Girls Lacrosse is another opportunity for scholars to develop strong teamwork and leadership skills outside the classroom. Maggie Madden, coach for the Girls Lacrosse team at Liberty Collegiate Academy, was thrilled to share her passion for lacrosse when a few fifth-grade LCA scholars asked her for another athletic opportunity. LCA’s lacrosse club is now made up of 5th through 8th grade girls who are learning to value the fellowship with girls outside of their immediate social sphere as they learn the importance of teamwork and relying on others who are different from them. If one teammate decides she doesn’t want to give it 100% and “sit this one out,” it impacts the entire team. Now, on the LCA girls lacrosse team, all teammates strive to give 100% effort all of the time so they can have a positive influence on their teammates.
When Madden thinks about one teammate who has impacted the team most positively, she thinks of Jerusalem, a 5th grade LCA scholar and member of LCA’s lacrosse team: “At week two of practice, Jerusalem was reluctant to play because she realized during week one of practice that lacrosse is very hard. I explained to her that learning the basics of an entirely new sport would take time, I also stressed the importance of making mistakes. Once Jerusalem realized that it was ok to initially not be the strongest player at lacrosse (her second week ever playing the sport) she continued to practice and took advantage of any opportunity to improve her skills. She is now able to run drills and offers supports to her teammates when they are struggling.”
Madden believes that through lacrosse, the girls have demonstrated an amazing amount of perseverance. “Lacrosse is a new sport for all of my girls and they have had to work extremely hard to learn the basics. The first few weeks of practice were very challenging for many of the players because they were frustrated with their inexperience. We spent about 20 minutes each practice focusing on passing and throwing. We couldn’t continue with scrimmaging and drills if we had not learned the basics. Although playing games or scrimmaging would be more fun, the girls have realized that they need to master the basics before they can move on to fun activities. After each practice we take time to reflect on how much we’ve grown individually and as a team. In recent weeks, we’ve spent time reflecting on how hard lacrosse seemed and how much our practice has paid off. The perseverance on the field can be directly transferred to the classroom. The girls have realized that they cannot give up on a book, paragraph or math problem simply because it seems too hard. Lacrosse has taught them that nothing is ‘too hard’ if we put enough time and targeted practice into it.”

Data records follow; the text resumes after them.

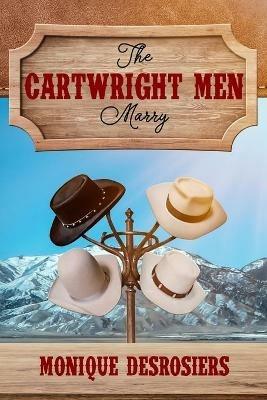 The Cartwright Men Marry - Monique Desrosiers - cover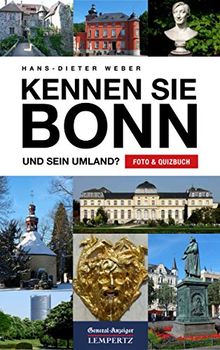 Kennen Sie Bonn: und sein Umland? [Foto- und Quizbuch]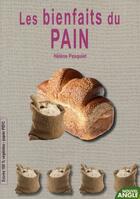 Couverture du livre « Les bienfaits du pain » de Helene Pasquiet aux éditions Nouvel Angle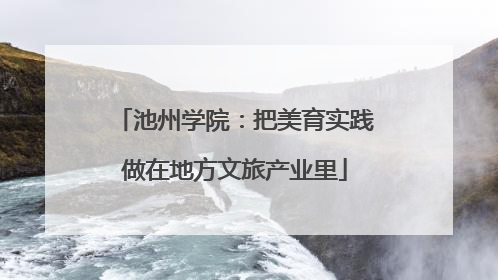 池州学院：把美育实践做在地方文旅产业里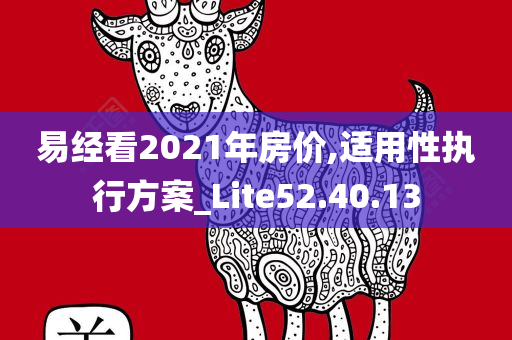 易经看2021年房价,适用性执行方案_Lite52.40.13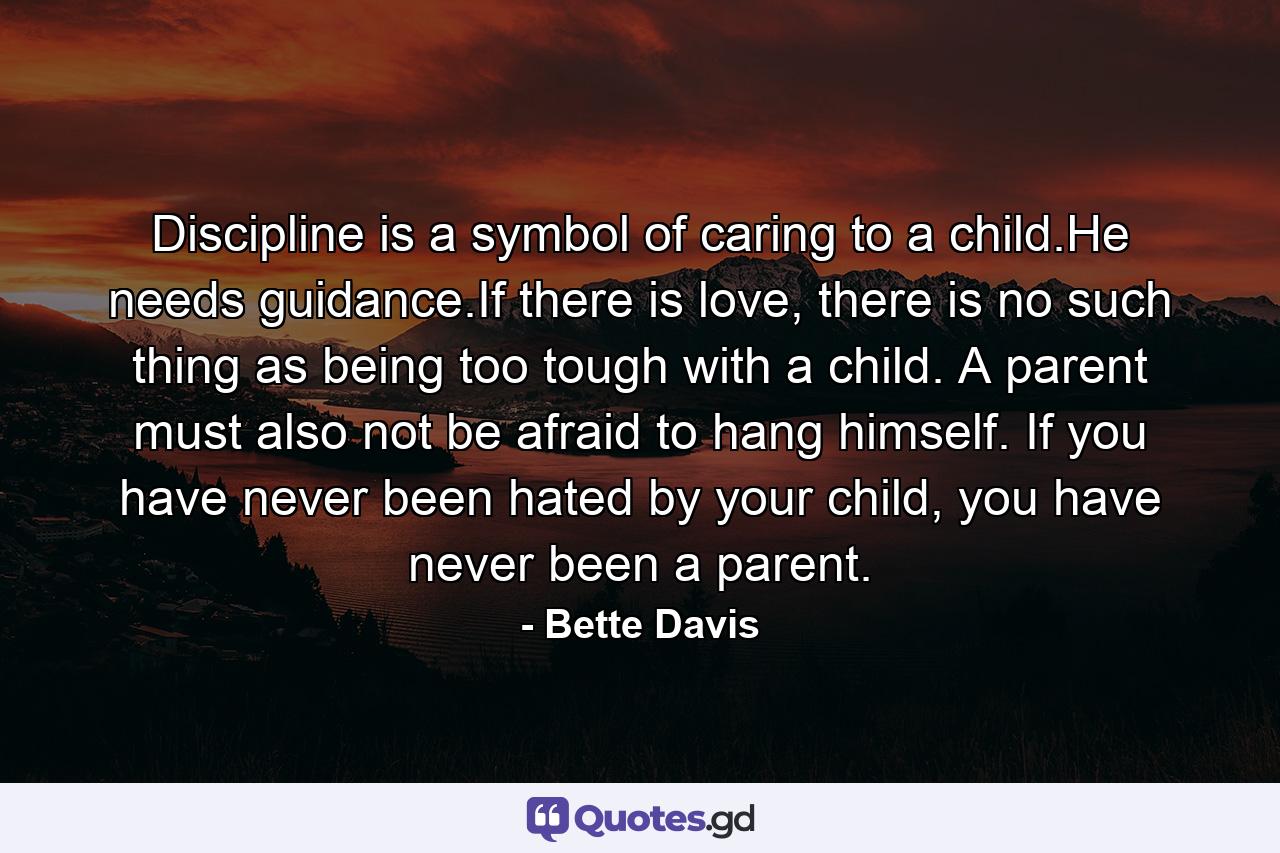 Discipline is a symbol of caring to a child.He needs guidance.If there is love, there is no such thing as being too tough with a child. A parent must also not be afraid to hang himself. If you have never been hated by your child, you have never been a parent. - Quote by Bette Davis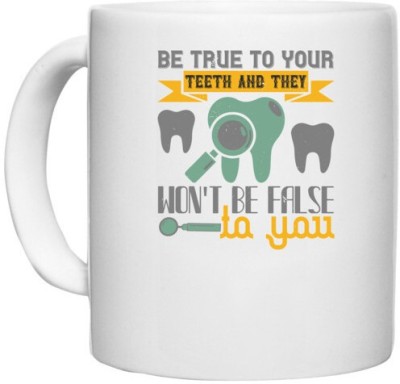 UDNAG White Ceramic Coffee / Tea 'Dentist | Be true to your teeth and they' Perfect for Gifting [330ml] Ceramic Coffee Mug(330 ml)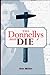 The Donnellys Must Die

Through after-school activities our scholars are learning that perseverance pays off, overcoming fears like public speaking and inexperience will reap rewards, and being a part of a team can be one of the most rewarding yet challenging experiences in their lives. RePublic is proud of our scholars and their focus on excellence both inside and outside the classroom. Our scholars are diverse, and their talents and interests are diverse. From Beta Club to Choir to Soccer to Basketball to Lacrosse to Conflict and Compromise, RePublic scholars are developing of reverence for something much bigger than themselves. We are proud to show off their work. Join us as we watch them grow!